O’Donnell started talking to Menendez in 2022 after watching a documentary on the brothers and sisters.
Their case has been renovated to a meticulous examination following a Netflix documentary alleging that the brothers have been sexually abused by their father for years.
O’Donnell, 63, hopes that they will soon be released.
“I’m sure in my mind,” she tells us. “I must be.”
She adds: “I think this is the only way you can love and take care of someone who serves life without parole, it is to have an endless hope and to believe in their ability to get out of this really inhuman sentence.”
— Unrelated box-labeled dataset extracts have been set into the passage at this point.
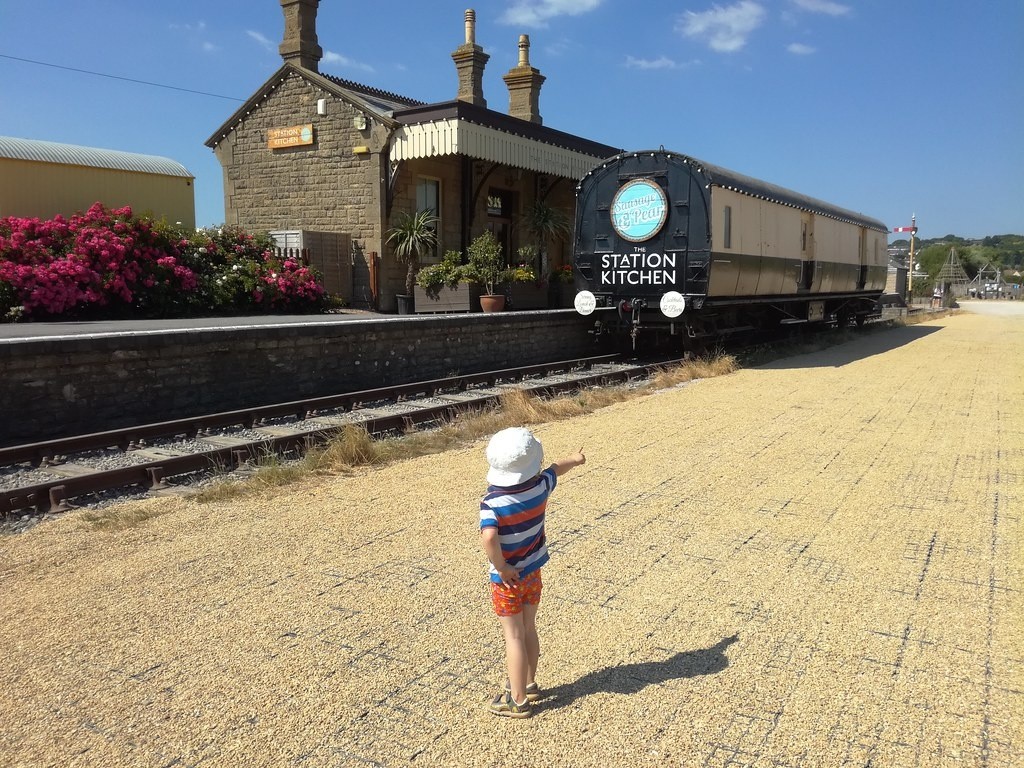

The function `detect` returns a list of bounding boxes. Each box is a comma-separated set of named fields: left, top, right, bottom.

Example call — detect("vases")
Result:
left=549, top=282, right=575, bottom=307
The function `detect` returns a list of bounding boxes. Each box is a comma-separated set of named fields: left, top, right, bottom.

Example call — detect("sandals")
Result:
left=487, top=691, right=533, bottom=718
left=506, top=680, right=540, bottom=702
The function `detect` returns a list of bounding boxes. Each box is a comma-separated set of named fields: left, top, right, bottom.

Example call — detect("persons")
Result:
left=478, top=426, right=590, bottom=714
left=933, top=286, right=984, bottom=307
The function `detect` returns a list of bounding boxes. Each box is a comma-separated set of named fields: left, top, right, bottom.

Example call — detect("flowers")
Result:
left=551, top=260, right=574, bottom=283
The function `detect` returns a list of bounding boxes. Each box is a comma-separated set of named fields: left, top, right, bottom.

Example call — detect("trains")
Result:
left=570, top=145, right=890, bottom=352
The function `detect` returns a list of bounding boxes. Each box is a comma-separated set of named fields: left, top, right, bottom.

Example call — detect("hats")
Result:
left=486, top=426, right=543, bottom=487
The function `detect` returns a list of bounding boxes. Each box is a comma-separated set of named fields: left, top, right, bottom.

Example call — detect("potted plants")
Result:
left=416, top=229, right=535, bottom=313
left=382, top=209, right=442, bottom=315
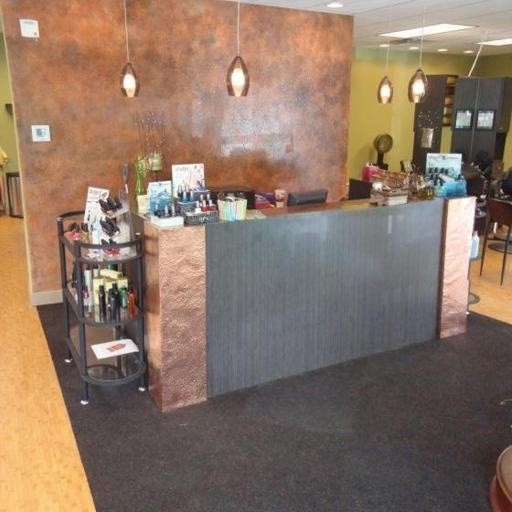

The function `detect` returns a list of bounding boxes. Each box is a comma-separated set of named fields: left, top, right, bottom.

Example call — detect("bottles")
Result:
left=72, top=222, right=89, bottom=242
left=470, top=231, right=480, bottom=258
left=149, top=179, right=215, bottom=220
left=133, top=166, right=147, bottom=212
left=81, top=262, right=134, bottom=322
left=430, top=166, right=465, bottom=187
left=487, top=219, right=497, bottom=239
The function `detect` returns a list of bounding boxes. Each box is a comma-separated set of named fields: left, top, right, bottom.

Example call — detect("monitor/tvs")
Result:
left=287, top=190, right=328, bottom=206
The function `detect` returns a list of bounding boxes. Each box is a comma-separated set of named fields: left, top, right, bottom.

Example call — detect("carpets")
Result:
left=35, top=303, right=512, bottom=512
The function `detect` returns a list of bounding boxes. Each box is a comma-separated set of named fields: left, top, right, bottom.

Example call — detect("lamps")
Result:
left=377, top=0, right=431, bottom=106
left=120, top=0, right=140, bottom=98
left=226, top=0, right=250, bottom=98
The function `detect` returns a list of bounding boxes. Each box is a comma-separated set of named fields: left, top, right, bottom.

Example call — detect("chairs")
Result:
left=400, top=158, right=512, bottom=288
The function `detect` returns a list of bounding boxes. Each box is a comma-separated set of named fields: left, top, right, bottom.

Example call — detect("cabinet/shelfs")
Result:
left=411, top=74, right=459, bottom=174
left=449, top=77, right=512, bottom=173
left=54, top=208, right=152, bottom=406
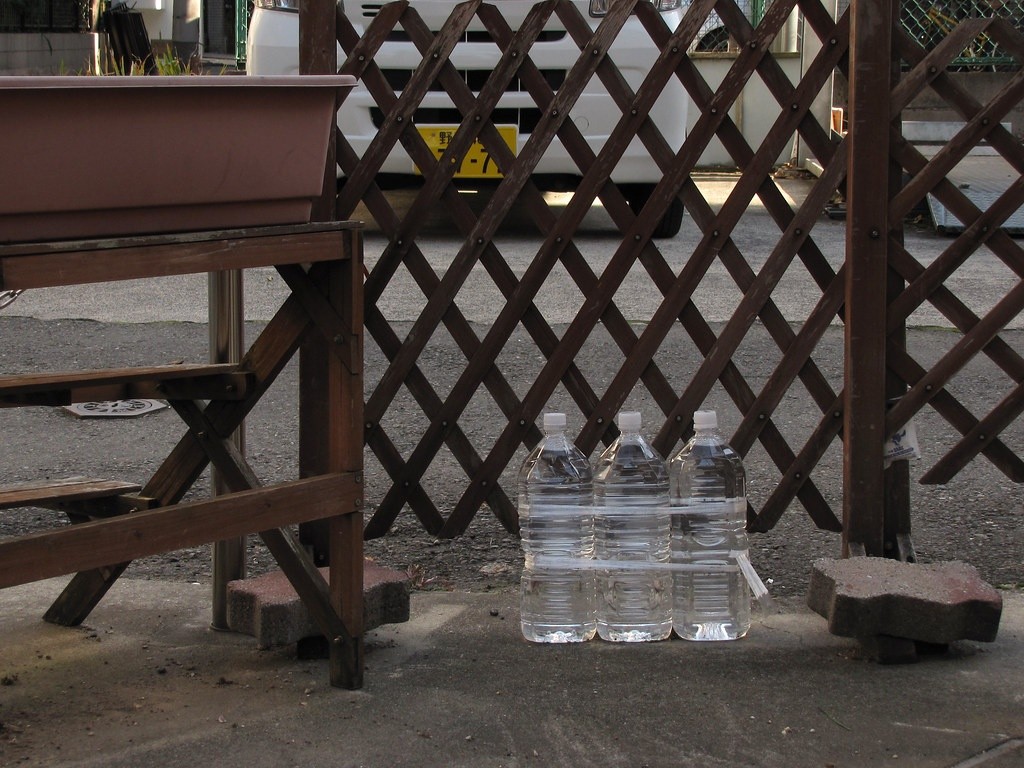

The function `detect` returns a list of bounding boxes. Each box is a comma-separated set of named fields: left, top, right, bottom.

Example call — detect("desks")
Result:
left=0, top=218, right=366, bottom=696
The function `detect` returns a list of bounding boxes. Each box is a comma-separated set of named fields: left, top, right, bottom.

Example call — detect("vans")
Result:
left=244, top=1, right=693, bottom=239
During one of O’Donnell’s visits with Lyle, she noticed many prisoners seated with Golden Retriever dogs.
Lyle explained that dogs were trained by incarcerated men to help the autistic children and suggested that O’Donnell obtains a dog for his youngest child, Clay, who has autism.
A year later, Clay, 12, who uses pronouns, was twinned with a mixture of black Labrador named Kuma.
The star of “Harriet The Spy” says that the changes in the clay were simply extraordinary.
“The drawings of people with hands and bloody knives have all stopped,” she shares. “Laughter has returned, the brightness in their eyes, the ability to go out in restaurants, the ability to remain present and not to disappear in themselves, generally because Kuma comes and pushes them.”
O’Donnell was so impressed by the program, she decided to film a short documentary on this subject.
O’Donnell, as many in the community of autism, is furious against the recent speech by the secretary of the Department of Health and Social Services Robert F. Kennedy Jr. where he alleged that children diagnosed with autism, “will never pay taxes. They will never hold a job.
“I hope I will never have to see him in person because I don’t think I would be able to contain my disgust,” she said.
“Hanging hope: the power of service dogs for autistic children” is in trouble on Hulu.